• [EXERCISE REQUIREMENTS]
- A) In the piece about Lance Armstrong, what did Armstrong make Floyd Landis babysit?
- B) List every item that the piece about Lance Armstrong explicitly calls an advantage in the sentence beginning "Money is an advantage".
- C) In the piece about Lance Armstrong, substitute "100-mile" for "115-mile" and write out the passage starting at "No, it’s because" and ending at "the very end.".

Don't sigh. This piece by Nick Gilespie makes some valid points. Especially the last one.
http://reason.com/archives/2012/11/17/defending-lance-armstrong
Imagine the unfair advantages a multi-millionaire celebrity like Lance Armstrong has over less-wealthy rivals: He can buy the best chefs, nutritionists, masseurs, physical therapists, movement specialists, physiologists, acupuncturists, chakra balancers, and ball tuggers. Lance could have a mountain chateau in Tourmalet, a climate-controlled bungalow in San Sebastian, a compound in Colorado for high-elevation training, and an oxygen-deprivation gym for cross training. He could have gadgets and gizmos to knead his sore calves when the servants retired for the evening, he could sleep in Michale Jackson’s old hyperbaric chamber (Bubbles is lonely!), he could extract the marrow of Heraclitus and spread it on toast points. With all the technology available in nutrition, medicine, components, bike frames, shoes, pointy, goofy racing helmets, and every other element of cycling,everything could be deemed unfair, or unnatural!
Money is an advantage, technology is an advantage, genes are an advantage (or disadvantage, in many cases!). None of it is fair.
...
What if “science” deems blood-doping and injectables as innocuous (and generally useless) as the creams and supplements they sell at GNC? With falling viewership and global loss of interest in cycling, it’s more than likely that the powers that be will expand the list of accepted drugs and practices. If the day comes when cyclists can finally emerge from the shadows and party-hearty with their testosterone, their EPO, even an ELO mixed tape, make sure you know why you hate Lance Armstrong. It’s not because he made his former teammate and defrocked Tour winner Floyd Landis babysit a mini-fridge full of Lance blood for a long, hot, Austin summer, or because he shrunk his weenis with hormone injections, or had better oxygen-uptake than you.
No, it’s because in the end, Lance refused to admit what was as plain as the saddle sore on your bu++ after a 115-mile ride: that he cheated to win, and nobody did it better. No man is a hero to his former personal assistant, but Lance Armstrong was an ahole until the very end.

• [RECORDED INFORMATION]

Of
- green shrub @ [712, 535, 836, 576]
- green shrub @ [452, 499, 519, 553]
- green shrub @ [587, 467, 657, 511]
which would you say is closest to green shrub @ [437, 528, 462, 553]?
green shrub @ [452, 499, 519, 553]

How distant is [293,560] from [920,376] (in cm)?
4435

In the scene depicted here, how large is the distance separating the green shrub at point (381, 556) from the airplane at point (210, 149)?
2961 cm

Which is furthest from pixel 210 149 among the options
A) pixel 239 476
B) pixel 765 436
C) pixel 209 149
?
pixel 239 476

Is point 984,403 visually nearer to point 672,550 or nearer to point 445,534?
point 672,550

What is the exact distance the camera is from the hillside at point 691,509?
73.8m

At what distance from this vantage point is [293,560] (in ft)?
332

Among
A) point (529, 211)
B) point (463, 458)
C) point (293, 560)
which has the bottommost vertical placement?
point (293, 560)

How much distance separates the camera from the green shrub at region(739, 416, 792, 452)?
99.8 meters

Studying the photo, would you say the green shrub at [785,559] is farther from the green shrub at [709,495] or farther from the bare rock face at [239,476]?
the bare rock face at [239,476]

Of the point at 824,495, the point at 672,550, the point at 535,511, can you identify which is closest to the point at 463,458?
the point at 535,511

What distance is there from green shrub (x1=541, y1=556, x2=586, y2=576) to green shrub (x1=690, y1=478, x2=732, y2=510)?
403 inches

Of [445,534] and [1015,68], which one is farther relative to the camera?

• [YOUR WRITTEN ANSWERS]
- A) A mini-fridge full of Lance's blood, for a long, hot Austin summer.

- B) Money, technology, genes

- C)
No, it’s because in the end, Lance refused to admit what was as plain as the saddle sore on your bu++ after a 100-mile ride: that he cheated to win, and nobody did it better. No man is a hero to his former personal assistant, but Lance Armstrong was an ahole until the very end.